▶ [DOCUMENT SOURCE]:
Ce premier article inaugure une série consacrée à l’histoire du droit du littoral. Il s’agit de montrer comment s’est construit ce droit dont l’un des principaux objectifs est de garantir le libre accès du bord de mer au public. Le titre de la série, « la construction juridique du littoral », est un hommage à Richard LE ROY, Avocat et Maître de conférences à l’université de Bretagne occidentale, qui a consacré sa thèse de Doctorat à ce sujet. Richard LE ROY a fondé le cabinet LGP au début des années 1990 et a su transmettre sa passion pour le droit du littoral à toute l’équipe.

Pendant plusieurs siècles, le rivage de la mer n’a été régi que par des règles issues du droit romain (N. Charbonnel, M. Morabito, Les rivages de la mer : droit romain et glossateurs : RHDFE 1987, n° 65, p. 23). Au début de la dynastie capétienne (987-1328), alors que le pouvoir central n’est pas encore établi, le rivage appartient aux seigneurs riverains du littoral. Dans les régions où la coutume normande s’applique, ils s’approprient les côtes jusqu’à l’endroit où un homme à cheval peut planter sa lance (J.-Y. Launay, Les rivages de la mer : Thèse de droit, Paris, 1968, p. 5).

Il faut attendre que l’autorité du Roi s’affirme pour que sa souveraineté sur les rivages de la mer soit établie. À cette fin, un édit du 30 juin 1539 rappelle le caractère inaliénable du domaine de la couronne et par conséquent des rivages de la mer qui en sont l’une des composantes.

▶ [EXERCICES À TRAITER]:
1 > D'après le document source, de quand date l'édit qui rappelle le caractère inaliénable du domaine de la couronne ?
2 > Mettez sous forme de liste numérotée les lignes des entrées situées entre la ligne contenant « What distance divides » et celle contenant « 5725 millimetres », bornes incluses. Omettez les lignes vides et les images.

▶ [DONNÉES EXTRAITES]:
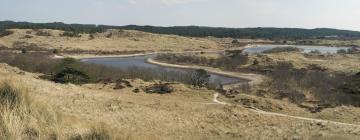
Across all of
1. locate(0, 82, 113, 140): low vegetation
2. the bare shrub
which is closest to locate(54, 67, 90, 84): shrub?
locate(0, 82, 113, 140): low vegetation

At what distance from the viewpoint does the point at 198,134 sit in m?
21.9

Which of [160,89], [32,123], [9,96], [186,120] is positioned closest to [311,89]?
[160,89]

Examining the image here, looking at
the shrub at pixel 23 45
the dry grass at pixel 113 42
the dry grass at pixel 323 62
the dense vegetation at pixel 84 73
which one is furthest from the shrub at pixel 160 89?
the dry grass at pixel 113 42

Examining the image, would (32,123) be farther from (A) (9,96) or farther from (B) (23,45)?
(B) (23,45)

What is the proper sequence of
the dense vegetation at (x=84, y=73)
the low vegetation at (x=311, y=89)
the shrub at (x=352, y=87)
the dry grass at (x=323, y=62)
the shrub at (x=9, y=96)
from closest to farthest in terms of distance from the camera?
the shrub at (x=9, y=96) < the low vegetation at (x=311, y=89) < the dense vegetation at (x=84, y=73) < the shrub at (x=352, y=87) < the dry grass at (x=323, y=62)

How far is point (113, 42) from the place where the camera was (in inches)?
5566

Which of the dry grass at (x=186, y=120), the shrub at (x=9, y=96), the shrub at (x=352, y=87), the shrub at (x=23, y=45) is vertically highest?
the shrub at (x=9, y=96)

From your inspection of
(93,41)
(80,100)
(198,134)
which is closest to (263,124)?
(198,134)

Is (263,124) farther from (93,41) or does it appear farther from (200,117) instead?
(93,41)

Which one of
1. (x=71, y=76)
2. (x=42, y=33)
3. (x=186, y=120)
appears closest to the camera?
(x=186, y=120)

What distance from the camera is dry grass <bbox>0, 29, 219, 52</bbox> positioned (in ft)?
409

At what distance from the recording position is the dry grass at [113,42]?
409 feet

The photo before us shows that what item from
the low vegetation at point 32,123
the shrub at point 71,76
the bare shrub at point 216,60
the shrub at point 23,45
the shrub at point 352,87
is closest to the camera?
the low vegetation at point 32,123

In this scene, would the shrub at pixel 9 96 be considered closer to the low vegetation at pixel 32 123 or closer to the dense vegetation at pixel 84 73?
the low vegetation at pixel 32 123
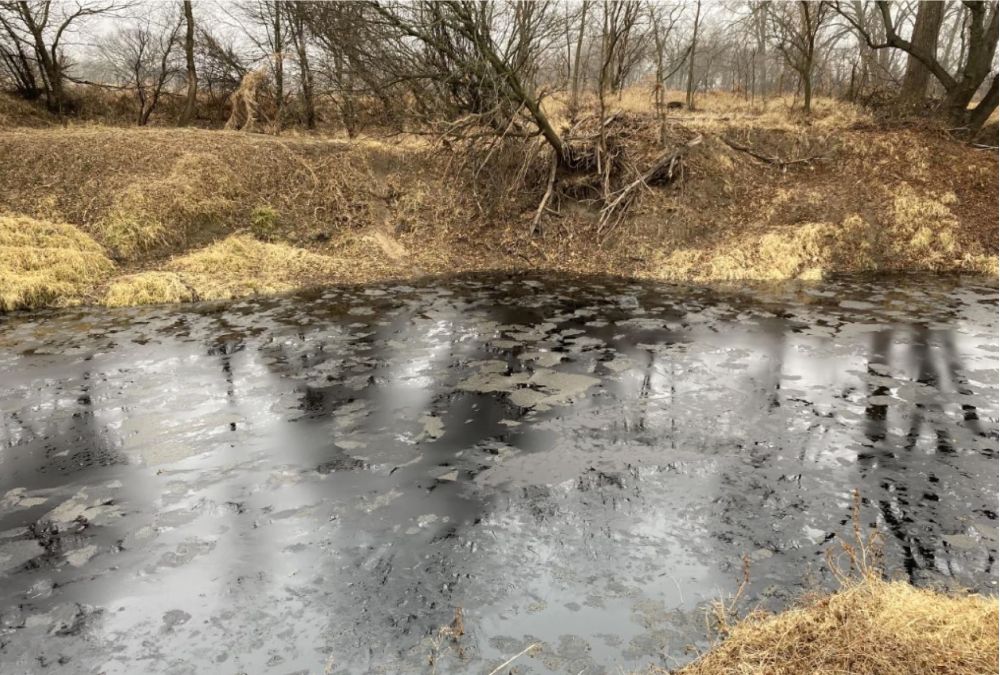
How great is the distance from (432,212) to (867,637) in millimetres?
15330

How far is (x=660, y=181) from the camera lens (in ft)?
56.9

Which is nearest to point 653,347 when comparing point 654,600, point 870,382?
point 870,382

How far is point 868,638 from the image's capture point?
10.8 feet

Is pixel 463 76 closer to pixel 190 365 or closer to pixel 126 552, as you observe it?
pixel 190 365

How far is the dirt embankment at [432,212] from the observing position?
45.3 feet

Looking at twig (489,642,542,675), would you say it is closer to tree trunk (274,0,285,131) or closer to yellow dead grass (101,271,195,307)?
yellow dead grass (101,271,195,307)

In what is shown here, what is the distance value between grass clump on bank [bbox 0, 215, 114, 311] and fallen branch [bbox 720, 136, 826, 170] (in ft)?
54.4

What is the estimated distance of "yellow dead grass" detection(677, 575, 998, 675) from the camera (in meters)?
3.17

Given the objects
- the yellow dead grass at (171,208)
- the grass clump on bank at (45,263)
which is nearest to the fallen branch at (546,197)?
the yellow dead grass at (171,208)

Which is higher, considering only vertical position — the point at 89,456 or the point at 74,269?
the point at 74,269

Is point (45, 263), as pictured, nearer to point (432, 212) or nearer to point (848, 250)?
point (432, 212)

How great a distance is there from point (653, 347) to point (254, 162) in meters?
13.2

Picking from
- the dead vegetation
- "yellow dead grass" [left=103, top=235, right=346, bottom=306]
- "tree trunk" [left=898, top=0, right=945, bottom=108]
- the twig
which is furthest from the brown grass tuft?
"tree trunk" [left=898, top=0, right=945, bottom=108]

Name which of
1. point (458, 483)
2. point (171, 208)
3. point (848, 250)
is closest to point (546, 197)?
point (848, 250)
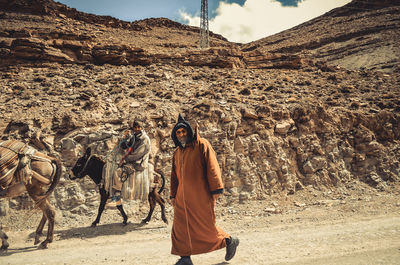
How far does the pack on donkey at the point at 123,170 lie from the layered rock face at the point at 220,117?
42.7 inches

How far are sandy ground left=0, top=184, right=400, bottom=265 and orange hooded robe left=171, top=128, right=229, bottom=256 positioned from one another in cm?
50

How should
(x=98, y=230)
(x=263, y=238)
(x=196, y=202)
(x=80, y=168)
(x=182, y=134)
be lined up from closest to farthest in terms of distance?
(x=196, y=202)
(x=182, y=134)
(x=263, y=238)
(x=98, y=230)
(x=80, y=168)

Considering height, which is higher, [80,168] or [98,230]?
[80,168]

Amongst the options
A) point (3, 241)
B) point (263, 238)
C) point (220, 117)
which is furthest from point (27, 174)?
point (220, 117)

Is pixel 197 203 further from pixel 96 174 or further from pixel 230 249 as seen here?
pixel 96 174

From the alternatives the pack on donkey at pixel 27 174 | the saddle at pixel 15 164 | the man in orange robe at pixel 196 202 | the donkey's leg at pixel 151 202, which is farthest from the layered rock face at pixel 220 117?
the man in orange robe at pixel 196 202

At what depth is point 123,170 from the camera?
5.61 metres

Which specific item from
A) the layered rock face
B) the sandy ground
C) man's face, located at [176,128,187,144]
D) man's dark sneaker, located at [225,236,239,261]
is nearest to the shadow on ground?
the sandy ground

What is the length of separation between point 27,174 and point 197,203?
3665mm

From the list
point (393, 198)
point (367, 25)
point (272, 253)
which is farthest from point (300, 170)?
point (367, 25)

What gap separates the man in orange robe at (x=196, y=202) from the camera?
3.06 metres

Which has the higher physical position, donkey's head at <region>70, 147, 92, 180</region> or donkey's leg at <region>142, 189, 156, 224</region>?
donkey's head at <region>70, 147, 92, 180</region>

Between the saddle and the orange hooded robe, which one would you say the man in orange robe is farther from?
the saddle

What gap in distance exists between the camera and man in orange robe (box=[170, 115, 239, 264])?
3.06 meters
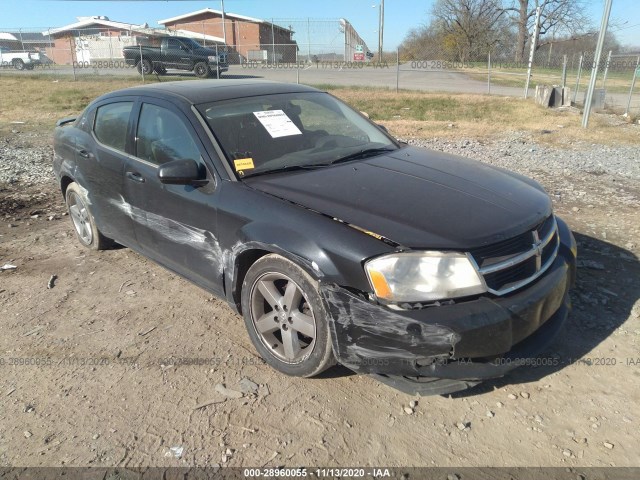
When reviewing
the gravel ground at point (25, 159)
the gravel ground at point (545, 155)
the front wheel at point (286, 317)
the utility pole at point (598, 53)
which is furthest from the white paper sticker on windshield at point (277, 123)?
the utility pole at point (598, 53)

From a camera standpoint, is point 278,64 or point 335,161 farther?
point 278,64

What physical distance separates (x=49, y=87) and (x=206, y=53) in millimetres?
7601

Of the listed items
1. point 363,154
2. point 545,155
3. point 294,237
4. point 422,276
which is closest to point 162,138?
point 363,154

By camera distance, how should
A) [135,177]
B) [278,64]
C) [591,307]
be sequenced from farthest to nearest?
[278,64]
[135,177]
[591,307]

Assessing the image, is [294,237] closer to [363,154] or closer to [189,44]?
[363,154]

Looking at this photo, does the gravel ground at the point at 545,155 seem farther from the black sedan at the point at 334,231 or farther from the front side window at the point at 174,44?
the front side window at the point at 174,44

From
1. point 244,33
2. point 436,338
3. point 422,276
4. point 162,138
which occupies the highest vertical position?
point 244,33

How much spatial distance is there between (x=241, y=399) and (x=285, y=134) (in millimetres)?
1777

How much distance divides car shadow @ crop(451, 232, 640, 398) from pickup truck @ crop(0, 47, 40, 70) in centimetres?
3753

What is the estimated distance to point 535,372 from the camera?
9.33ft

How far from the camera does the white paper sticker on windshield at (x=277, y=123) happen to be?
3395 mm

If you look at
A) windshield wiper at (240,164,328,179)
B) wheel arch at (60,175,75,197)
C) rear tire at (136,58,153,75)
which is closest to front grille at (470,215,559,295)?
windshield wiper at (240,164,328,179)

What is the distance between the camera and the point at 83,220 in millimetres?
4738

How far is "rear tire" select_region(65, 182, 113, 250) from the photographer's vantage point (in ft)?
14.9
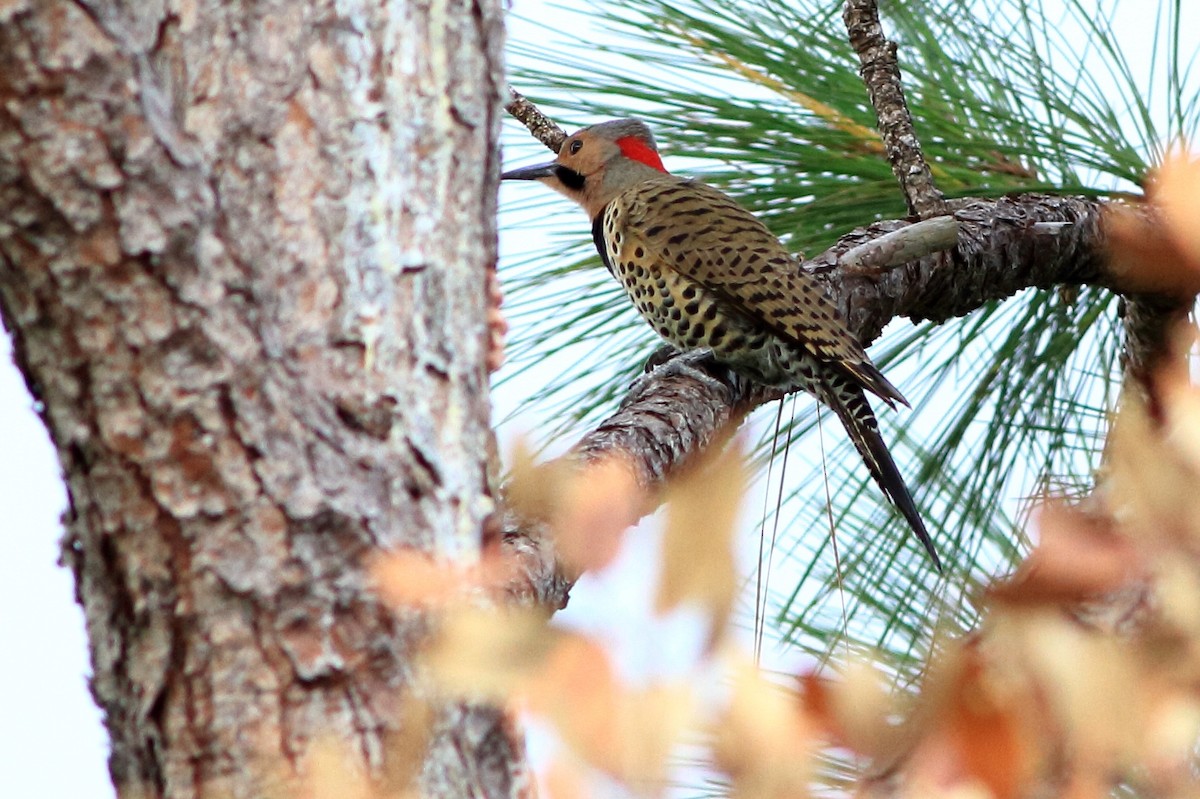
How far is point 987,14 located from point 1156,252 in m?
2.28

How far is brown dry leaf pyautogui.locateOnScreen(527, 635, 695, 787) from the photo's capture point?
1.89ft

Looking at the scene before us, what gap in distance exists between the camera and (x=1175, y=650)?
580 millimetres

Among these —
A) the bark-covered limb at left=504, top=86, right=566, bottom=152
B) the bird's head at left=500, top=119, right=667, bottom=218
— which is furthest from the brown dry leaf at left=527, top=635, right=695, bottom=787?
the bird's head at left=500, top=119, right=667, bottom=218

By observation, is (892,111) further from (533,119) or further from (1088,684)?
(1088,684)

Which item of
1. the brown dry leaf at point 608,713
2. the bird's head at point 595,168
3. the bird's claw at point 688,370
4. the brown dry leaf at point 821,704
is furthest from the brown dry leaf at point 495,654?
the bird's head at point 595,168

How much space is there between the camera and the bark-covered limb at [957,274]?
2260 mm

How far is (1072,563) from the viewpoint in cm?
57

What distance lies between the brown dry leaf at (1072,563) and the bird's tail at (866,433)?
1793 mm

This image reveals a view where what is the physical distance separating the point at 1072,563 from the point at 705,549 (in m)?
0.15

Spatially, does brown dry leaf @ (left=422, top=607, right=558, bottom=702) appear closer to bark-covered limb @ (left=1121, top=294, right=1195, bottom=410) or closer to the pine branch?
the pine branch

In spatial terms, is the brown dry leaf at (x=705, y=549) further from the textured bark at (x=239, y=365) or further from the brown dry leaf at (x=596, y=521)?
the textured bark at (x=239, y=365)

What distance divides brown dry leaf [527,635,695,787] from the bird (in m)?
1.73

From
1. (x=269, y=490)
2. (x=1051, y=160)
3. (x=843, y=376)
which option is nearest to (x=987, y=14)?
(x=1051, y=160)

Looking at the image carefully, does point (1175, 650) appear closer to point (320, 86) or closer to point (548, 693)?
point (548, 693)
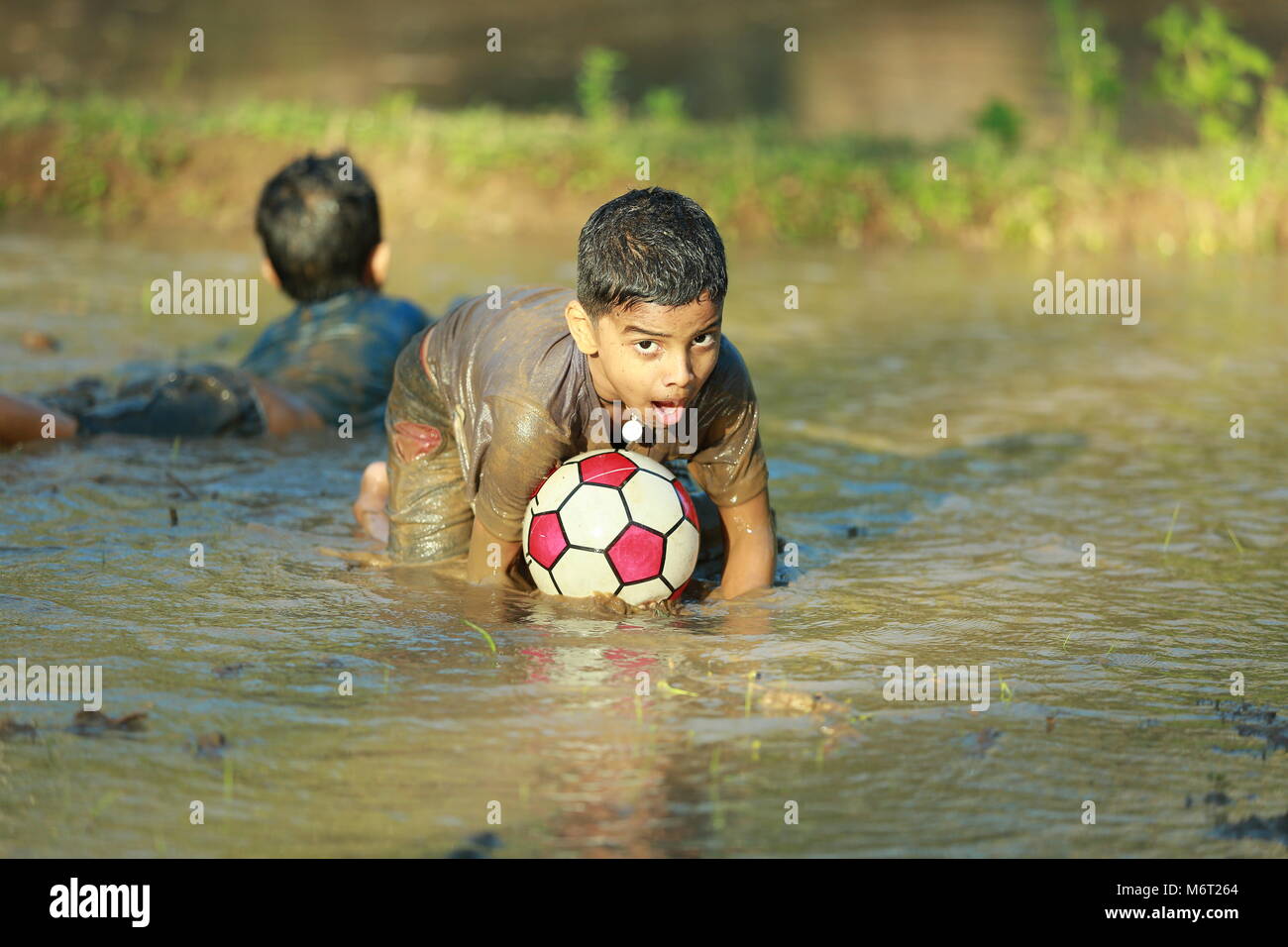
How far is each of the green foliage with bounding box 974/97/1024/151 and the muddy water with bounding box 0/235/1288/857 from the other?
5725 millimetres

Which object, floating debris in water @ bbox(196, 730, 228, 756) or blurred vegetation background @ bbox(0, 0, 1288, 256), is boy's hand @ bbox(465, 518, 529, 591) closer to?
floating debris in water @ bbox(196, 730, 228, 756)

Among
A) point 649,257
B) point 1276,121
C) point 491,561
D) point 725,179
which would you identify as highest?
point 1276,121

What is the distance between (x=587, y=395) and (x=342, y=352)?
316cm

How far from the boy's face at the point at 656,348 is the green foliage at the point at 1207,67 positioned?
10.3 meters

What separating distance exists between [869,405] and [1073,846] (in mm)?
4832

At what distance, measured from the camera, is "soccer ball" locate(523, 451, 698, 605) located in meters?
4.63

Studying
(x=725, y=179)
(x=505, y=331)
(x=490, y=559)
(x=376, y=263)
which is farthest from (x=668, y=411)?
(x=725, y=179)

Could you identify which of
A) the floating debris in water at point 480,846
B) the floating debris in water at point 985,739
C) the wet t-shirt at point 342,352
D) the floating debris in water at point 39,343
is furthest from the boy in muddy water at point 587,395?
the floating debris in water at point 39,343

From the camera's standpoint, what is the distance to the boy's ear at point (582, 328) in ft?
14.3

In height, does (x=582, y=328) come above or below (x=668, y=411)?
above

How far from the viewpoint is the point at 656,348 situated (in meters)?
4.23

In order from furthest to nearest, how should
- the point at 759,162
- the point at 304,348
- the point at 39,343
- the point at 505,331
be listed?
the point at 759,162
the point at 39,343
the point at 304,348
the point at 505,331

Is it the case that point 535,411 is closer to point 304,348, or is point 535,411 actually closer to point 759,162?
point 304,348
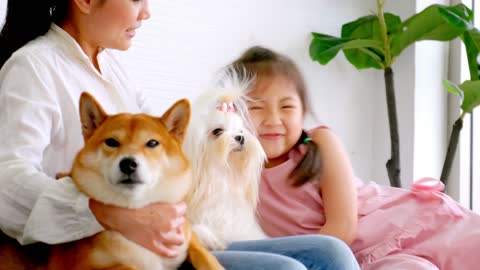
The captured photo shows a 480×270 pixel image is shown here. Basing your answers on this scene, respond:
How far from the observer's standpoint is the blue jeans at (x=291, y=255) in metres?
1.21

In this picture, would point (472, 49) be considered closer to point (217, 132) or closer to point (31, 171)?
point (217, 132)

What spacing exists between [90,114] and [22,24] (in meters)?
0.42

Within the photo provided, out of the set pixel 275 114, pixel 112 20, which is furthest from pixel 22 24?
pixel 275 114

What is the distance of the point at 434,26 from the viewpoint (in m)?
2.35

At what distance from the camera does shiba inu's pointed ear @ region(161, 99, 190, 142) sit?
109 centimetres

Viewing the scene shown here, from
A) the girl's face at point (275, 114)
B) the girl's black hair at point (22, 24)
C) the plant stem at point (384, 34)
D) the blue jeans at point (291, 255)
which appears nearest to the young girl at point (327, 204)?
the girl's face at point (275, 114)

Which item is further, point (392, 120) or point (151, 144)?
point (392, 120)

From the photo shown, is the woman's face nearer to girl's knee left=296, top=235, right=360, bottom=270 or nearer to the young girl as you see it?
the young girl

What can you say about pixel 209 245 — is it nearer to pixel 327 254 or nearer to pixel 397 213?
pixel 327 254

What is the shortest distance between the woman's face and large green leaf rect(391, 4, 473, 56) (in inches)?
49.9

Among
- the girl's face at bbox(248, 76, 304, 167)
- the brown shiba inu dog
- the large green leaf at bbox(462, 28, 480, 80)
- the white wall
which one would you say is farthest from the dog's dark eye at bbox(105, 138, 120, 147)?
the large green leaf at bbox(462, 28, 480, 80)

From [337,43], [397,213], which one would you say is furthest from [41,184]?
[337,43]

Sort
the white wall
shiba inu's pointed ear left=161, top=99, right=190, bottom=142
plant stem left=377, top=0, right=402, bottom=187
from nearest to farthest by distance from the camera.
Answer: shiba inu's pointed ear left=161, top=99, right=190, bottom=142 → the white wall → plant stem left=377, top=0, right=402, bottom=187

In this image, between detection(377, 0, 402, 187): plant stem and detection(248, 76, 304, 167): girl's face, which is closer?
detection(248, 76, 304, 167): girl's face
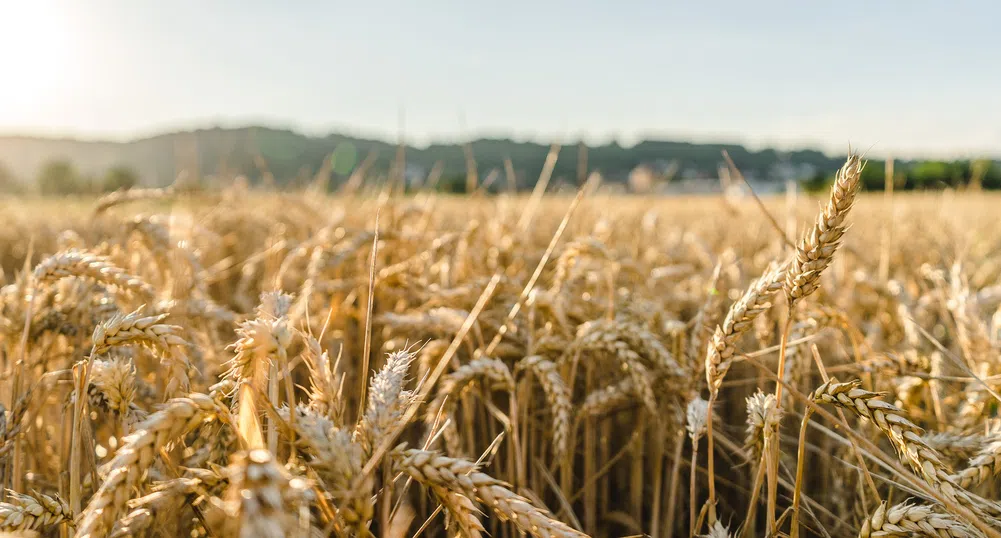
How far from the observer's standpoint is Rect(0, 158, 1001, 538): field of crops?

▶ [CORRIGÉS DÉTAILLÉS]:
1 > Du 30 juin 1539.

2 >
1. What distance divides brown dry leaf [527,635,695,787] from the bird (in m)?
2. 1.73
3. From
4. 1. (x=269, y=490)
5. 2. (x=1051, y=160)
6. 3. (x=843, y=376)
7. which option is nearest to (x=987, y=14)?
8. (x=1051, y=160)
9. Looking at the image carefully, does point (1175, 650) appear closer to point (320, 86) or closer to point (548, 693)?
10. point (548, 693)
11. How far is each of the green foliage with bounding box 974/97/1024/151 and the muddy water with bounding box 0/235/1288/857 from the other?
12. 5725 millimetres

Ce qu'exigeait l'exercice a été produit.